In Chapter 3, we used genome-wide SNP data and Genomic Restricted Maximum Likelihood to estimate the contribution of additive, dominance and host effects to the total phenotypic variation, and also performed a Genome Wide Association Study (GWAS) to understand the genetic basis underlying phenotypic variation. Similar to Chapter 2, we found significant additive effects and substantial host effects on tibia length and wing morphology. We also found a considerable dominance variance for tibia length and most wing morphology traits. The GWAS identified genomic regions with significant additive and dominance effects all traits, except for wing aspect ratio.

In Chapter 4, we used the same data set as in Chapter 3 to investigate the prospects of genomic prediction for tibia length and wing morphology traits. The accuracy of genomic prediction was compared between an additive model and a model with both additive and dominance effects. No obvious differences were observed when including dominance effect into the prediction model. This finding indicates that the simple additive model already captured the additive effects well, and inclusion of dominance effects did not yield better estimates of the additive effects. We observed promising accuracies of genomic prediction using 5-fold cross validation. This finding suggests that the application of genomic selection in insects is feasible. However, we also observed factors, such as biological constraints typical for insects, that challenge a direct implementation of genomic selection in insects.

In Chapter 5, we used the same data set as in Chapter 3 to investigate inbreeding depression on tibia length and wing morphology traits. Inbreeding depression was assessed by regressing the individual phenotypic values on individual inbreeding coefficients. Two different measures of genomic inbreeding were used: excess of homozygosity and runs of homozygosity. No evidence of inbreeding depression was found for neither inbreeding coefficient measurement. In addition, we tested the hypothesis that homozygous loci in genes with female-biased expression contribute more to inbreeding depression than loci in genes with male-biased expression. This hypothesis was based on the expectation that recessive deleterious mutations may accumulate in female-expressed genes, where they are not expressed in the heterozygous state, and therefore not purged as effectively as genes expressed in the haploid males. Different scenarios were used to weigh alleles according to their degree of sex-biased expression. However, none of these scenarios showed any evidence of inbreeding depression.

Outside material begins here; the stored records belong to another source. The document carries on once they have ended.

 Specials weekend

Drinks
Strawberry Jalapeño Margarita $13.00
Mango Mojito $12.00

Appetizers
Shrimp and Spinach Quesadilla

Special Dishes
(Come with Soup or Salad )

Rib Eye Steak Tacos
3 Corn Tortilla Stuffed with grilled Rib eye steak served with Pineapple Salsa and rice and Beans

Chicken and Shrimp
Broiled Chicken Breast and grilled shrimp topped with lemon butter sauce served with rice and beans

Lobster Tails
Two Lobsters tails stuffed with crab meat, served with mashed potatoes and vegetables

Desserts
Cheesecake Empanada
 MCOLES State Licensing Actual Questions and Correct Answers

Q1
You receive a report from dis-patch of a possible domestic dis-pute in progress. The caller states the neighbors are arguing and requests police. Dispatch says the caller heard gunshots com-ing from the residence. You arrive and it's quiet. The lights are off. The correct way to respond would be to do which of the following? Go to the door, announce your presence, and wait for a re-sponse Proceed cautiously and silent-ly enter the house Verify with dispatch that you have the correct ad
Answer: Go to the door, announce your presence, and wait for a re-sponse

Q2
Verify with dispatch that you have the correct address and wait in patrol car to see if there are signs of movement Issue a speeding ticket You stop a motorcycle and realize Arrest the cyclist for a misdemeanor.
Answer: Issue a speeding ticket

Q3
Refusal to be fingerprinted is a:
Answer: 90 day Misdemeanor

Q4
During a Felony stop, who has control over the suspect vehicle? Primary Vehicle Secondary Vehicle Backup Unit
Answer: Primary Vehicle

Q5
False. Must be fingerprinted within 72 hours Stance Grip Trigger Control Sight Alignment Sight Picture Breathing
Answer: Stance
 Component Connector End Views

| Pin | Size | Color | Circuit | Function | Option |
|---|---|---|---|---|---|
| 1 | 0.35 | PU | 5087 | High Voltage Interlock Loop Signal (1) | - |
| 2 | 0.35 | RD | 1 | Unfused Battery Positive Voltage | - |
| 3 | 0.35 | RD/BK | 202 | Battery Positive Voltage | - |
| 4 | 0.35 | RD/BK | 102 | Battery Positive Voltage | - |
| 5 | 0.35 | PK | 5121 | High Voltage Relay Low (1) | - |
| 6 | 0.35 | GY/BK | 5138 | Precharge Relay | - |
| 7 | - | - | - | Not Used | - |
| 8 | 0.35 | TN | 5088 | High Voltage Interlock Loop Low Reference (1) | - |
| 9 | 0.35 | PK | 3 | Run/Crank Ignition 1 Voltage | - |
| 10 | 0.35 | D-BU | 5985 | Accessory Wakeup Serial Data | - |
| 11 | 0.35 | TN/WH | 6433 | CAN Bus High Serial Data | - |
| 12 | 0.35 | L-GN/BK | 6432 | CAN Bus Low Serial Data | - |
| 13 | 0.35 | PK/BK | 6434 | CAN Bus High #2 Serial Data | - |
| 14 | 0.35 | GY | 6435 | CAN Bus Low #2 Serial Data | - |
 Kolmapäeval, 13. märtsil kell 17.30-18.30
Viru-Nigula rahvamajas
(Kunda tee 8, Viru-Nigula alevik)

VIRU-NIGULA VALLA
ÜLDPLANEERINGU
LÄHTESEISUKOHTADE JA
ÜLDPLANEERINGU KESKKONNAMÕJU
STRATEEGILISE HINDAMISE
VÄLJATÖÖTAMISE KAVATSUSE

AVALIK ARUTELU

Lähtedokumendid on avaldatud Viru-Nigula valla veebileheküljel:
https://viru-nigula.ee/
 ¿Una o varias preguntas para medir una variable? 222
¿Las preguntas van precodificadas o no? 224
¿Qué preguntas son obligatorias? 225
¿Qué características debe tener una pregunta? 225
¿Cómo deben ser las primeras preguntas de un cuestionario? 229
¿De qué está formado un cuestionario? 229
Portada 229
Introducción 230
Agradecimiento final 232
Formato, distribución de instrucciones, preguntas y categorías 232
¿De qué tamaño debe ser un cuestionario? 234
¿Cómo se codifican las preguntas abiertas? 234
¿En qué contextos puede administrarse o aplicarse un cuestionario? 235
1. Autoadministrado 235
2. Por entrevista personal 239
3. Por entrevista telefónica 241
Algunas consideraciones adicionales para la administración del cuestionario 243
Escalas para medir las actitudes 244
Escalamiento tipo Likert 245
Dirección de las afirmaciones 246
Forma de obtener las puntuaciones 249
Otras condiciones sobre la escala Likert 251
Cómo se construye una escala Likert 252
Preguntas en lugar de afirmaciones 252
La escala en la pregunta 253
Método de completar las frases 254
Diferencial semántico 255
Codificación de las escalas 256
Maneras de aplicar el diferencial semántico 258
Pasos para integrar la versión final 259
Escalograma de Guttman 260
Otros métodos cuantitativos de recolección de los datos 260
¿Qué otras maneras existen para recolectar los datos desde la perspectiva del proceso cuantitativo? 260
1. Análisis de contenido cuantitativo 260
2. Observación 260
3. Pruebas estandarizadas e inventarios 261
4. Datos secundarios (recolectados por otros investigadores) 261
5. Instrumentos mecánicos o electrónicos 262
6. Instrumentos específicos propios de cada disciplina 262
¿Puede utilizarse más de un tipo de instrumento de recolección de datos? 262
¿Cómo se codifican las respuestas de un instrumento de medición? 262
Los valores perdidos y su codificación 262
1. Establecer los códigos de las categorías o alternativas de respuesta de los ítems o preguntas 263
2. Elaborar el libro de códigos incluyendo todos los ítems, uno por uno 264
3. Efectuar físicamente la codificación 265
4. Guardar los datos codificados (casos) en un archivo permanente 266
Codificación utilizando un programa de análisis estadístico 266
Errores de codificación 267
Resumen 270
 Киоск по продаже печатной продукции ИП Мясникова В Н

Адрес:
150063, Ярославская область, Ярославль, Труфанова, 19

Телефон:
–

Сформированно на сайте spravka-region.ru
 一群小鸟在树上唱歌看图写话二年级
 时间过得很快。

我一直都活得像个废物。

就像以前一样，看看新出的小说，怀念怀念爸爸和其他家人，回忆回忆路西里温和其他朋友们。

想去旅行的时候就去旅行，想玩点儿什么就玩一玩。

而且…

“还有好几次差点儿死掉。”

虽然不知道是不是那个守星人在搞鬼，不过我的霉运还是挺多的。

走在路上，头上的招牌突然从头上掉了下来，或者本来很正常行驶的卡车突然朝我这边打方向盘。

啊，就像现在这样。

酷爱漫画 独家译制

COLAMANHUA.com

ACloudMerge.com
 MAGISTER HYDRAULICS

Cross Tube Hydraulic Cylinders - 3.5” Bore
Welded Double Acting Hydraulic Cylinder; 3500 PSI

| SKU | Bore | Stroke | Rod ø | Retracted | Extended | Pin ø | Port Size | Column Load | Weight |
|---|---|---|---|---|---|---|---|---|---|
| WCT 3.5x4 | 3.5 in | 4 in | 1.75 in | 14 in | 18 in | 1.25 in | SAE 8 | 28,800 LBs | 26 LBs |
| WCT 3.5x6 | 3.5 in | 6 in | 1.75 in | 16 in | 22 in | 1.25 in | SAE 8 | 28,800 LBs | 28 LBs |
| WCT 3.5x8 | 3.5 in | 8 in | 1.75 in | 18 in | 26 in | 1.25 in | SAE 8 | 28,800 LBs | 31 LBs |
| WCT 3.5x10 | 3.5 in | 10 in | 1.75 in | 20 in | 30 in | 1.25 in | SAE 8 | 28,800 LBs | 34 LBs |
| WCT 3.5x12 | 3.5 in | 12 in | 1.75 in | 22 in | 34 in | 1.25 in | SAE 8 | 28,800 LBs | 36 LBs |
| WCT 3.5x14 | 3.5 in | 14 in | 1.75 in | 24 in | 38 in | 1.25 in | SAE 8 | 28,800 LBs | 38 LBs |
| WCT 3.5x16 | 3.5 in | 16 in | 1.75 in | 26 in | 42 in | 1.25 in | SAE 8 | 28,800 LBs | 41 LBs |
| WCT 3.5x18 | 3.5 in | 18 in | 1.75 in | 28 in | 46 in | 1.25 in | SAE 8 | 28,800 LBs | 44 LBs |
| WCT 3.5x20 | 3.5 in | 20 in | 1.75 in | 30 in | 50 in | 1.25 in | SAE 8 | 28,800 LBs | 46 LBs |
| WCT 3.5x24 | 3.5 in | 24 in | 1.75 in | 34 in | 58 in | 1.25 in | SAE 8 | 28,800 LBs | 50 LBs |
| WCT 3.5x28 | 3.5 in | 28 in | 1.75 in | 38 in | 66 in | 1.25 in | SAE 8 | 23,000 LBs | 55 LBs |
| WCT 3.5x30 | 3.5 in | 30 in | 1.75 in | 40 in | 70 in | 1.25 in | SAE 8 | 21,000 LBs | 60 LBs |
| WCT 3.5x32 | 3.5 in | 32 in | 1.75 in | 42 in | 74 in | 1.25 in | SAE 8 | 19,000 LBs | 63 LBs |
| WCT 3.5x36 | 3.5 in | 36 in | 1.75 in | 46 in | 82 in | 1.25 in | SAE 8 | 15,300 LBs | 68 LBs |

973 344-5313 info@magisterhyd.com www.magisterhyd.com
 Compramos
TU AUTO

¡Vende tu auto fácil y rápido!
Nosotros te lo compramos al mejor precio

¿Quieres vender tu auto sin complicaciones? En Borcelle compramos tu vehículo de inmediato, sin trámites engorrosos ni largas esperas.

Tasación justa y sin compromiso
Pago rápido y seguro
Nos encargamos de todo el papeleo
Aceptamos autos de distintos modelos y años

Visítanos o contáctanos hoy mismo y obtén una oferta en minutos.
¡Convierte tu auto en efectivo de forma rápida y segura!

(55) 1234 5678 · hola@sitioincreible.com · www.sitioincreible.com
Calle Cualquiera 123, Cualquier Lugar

In Chapter 6, I discuss the finding in this thesis in a boarder context. In the first part, I discuss the importance of the host for the performance of parasitoids, and also the benefits and consequences of optimizing hosts to improve the performance of the parasitoid. I suggest a two-step method to select hosts to optimize the performance of parasitoids: a between-species selection, followed by within-species recurrent selection. In the second part of this chapter, I discuss the implications of this thesis for selective breeding in insects. I summarize the purpose and current status of selective breeding in insects, and present a flowchart as a guideline for the design of future selective breeding programs in insects. Finally, I discuss the differences and similarities of insect selective breeding and conventional livestock breeding.